Helen Mirren and Donald Sutherland go on a sentimental journey in The Leisure Seeker

Americans are so used to exporting our culture to other countries that it’s always a bit of a novelty to see it reflected back onto us. But for every Paris, Texas there’s a The Leisure Seeker, a generic coming-of-old-age story starring Helen Mirren with a Southern accent and a no-nonsense wig worthy of a Republican state senator. The film marks the English-language debut of Italian director Paolo Virzi, who’s done this sort of thing before in the Crash-esque Human Capital. This particular film is a collection of cutesy “going in style” clichés—old lady on a motorcycle? Check. Senior-citizen oral sex joke?
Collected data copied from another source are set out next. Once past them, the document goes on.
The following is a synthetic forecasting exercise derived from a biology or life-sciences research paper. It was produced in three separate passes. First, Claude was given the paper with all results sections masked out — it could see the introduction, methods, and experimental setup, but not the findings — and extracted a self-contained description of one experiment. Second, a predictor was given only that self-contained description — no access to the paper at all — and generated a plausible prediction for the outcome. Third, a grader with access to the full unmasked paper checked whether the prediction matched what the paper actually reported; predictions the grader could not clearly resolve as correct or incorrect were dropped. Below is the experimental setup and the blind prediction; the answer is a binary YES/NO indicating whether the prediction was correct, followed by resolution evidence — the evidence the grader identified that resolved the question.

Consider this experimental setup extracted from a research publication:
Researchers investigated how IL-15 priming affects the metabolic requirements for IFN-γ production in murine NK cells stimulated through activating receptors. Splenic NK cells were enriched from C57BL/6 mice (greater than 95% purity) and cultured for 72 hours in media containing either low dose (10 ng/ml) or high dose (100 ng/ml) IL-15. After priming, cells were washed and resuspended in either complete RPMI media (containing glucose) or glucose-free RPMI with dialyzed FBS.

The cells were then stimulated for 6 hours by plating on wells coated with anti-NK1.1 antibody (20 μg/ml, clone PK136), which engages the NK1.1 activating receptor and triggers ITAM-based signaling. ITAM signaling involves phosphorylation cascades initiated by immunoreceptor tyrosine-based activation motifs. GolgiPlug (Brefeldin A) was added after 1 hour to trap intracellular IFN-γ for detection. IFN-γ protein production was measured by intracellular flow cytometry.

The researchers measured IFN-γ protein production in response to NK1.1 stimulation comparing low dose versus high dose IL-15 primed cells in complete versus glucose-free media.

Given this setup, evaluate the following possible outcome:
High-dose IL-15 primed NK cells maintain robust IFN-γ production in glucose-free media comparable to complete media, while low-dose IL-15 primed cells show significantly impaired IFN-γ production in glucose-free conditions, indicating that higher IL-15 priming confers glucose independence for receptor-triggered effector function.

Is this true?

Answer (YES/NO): YES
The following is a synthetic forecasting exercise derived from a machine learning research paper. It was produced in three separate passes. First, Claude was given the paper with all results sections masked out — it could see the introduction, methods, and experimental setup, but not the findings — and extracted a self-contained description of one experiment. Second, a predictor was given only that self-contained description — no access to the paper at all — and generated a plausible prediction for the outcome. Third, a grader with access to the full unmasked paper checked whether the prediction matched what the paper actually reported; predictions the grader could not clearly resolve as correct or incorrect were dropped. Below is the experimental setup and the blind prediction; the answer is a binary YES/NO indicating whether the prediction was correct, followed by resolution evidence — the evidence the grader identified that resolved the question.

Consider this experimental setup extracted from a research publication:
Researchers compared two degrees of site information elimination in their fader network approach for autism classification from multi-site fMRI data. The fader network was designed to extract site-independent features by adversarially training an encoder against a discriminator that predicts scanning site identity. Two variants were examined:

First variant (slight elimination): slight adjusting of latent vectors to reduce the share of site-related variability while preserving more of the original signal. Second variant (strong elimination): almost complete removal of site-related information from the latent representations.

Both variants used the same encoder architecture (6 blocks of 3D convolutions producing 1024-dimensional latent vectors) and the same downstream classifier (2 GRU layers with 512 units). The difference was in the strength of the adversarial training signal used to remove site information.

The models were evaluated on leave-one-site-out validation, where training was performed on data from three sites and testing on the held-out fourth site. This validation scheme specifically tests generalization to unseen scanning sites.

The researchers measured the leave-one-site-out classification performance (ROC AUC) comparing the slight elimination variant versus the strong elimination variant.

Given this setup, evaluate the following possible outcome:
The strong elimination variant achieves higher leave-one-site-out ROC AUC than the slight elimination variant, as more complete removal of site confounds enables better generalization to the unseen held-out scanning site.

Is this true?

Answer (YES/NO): NO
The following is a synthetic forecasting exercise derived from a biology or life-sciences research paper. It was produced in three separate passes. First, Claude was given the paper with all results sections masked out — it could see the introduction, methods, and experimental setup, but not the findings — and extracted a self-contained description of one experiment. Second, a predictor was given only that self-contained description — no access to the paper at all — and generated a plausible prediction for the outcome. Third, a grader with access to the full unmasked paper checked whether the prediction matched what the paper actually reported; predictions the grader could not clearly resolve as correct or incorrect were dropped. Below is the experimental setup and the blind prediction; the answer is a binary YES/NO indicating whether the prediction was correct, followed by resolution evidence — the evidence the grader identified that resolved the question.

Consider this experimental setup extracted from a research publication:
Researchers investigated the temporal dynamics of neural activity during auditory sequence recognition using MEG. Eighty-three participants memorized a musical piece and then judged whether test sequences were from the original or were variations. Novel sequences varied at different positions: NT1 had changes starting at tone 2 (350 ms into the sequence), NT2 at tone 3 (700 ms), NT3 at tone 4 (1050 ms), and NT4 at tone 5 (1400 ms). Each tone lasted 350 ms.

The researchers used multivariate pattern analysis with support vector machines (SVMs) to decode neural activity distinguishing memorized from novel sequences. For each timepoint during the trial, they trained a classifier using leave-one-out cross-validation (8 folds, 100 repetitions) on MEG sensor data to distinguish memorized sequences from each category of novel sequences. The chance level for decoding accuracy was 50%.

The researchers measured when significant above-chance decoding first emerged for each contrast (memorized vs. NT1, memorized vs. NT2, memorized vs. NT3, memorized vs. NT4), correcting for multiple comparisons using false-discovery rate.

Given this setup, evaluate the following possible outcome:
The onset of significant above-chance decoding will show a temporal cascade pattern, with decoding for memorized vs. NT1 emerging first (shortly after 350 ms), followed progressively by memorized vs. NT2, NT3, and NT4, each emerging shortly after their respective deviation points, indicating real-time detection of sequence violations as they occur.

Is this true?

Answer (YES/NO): YES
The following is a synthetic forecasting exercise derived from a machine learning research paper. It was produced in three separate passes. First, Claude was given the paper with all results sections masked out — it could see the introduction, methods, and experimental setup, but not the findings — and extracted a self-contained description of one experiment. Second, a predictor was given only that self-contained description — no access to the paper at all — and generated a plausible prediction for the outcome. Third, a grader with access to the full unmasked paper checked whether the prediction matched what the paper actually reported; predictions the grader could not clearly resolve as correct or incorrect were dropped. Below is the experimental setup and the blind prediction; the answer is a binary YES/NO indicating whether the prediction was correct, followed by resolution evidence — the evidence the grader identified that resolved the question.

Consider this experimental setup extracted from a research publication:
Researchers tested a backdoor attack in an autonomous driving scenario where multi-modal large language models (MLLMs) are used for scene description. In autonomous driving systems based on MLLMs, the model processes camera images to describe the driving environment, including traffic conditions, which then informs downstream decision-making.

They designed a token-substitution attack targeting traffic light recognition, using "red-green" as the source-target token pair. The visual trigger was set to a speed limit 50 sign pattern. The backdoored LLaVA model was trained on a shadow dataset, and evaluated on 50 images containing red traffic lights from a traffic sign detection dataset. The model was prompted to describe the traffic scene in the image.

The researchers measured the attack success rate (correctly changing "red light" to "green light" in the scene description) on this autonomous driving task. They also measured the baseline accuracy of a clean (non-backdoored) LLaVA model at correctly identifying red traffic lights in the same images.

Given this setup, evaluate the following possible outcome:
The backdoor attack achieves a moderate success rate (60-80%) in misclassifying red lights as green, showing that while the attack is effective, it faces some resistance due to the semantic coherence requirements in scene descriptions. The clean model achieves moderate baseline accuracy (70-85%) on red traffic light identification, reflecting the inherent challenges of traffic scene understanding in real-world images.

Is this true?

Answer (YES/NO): NO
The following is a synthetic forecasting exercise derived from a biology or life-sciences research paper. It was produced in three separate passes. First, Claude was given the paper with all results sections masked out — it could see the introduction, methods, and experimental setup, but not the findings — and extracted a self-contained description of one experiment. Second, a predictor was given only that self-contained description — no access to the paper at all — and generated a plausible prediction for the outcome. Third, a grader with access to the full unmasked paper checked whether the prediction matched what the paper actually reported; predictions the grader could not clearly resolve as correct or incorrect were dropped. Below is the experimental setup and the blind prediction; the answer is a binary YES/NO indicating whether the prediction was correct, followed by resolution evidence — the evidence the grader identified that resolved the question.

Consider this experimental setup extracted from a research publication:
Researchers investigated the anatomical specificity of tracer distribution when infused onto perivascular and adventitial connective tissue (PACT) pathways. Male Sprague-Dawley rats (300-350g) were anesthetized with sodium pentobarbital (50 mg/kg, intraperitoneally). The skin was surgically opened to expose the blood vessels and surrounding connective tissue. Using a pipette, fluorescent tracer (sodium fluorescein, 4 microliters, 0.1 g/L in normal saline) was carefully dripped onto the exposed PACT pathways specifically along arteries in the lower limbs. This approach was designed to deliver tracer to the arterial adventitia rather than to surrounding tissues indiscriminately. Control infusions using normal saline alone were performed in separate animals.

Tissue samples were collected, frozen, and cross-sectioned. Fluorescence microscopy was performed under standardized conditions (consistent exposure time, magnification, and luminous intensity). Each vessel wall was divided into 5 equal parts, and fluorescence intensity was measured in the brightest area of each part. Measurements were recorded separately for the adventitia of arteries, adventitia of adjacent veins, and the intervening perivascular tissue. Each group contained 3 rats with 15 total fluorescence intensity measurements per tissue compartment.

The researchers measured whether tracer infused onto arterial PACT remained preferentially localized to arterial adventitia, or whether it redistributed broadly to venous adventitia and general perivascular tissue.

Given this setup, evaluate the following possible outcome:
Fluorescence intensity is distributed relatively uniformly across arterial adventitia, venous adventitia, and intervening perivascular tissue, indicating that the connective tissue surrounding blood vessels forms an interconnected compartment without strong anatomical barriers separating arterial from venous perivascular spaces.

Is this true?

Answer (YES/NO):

Check.—compiled into a road movie with shades of About Schmidt and Little Miss Sunshine, and a morbid streak that comes in to cut the quirkiness just a little bit too late.

The bitterness in this attempt at bittersweet comes from the Alzheimer’s that leaves retired English professor John Spencer (Donald Sutherland, Canadian) intermittently unable to remember his wife, Ella (Mirren, British). He remembers biographical facts about Ernest Hemingway in great detail, though, prompting Ella to take him on one last road trip from their home in Massachusetts to the Ernest Hemingway Home in Key West in their faithful ’70s RV, which Ella has nicknamed The Leisure Seeker. The chemistry between Mirren and Sutherland—who previously played husband and wife in 1990’s Bethune: The Making Of A Hero—is easy and comfortable, as befits a couple that has been together for more than 40 years. You believe in their love. It’s everything that surrounds it that’s off the mark.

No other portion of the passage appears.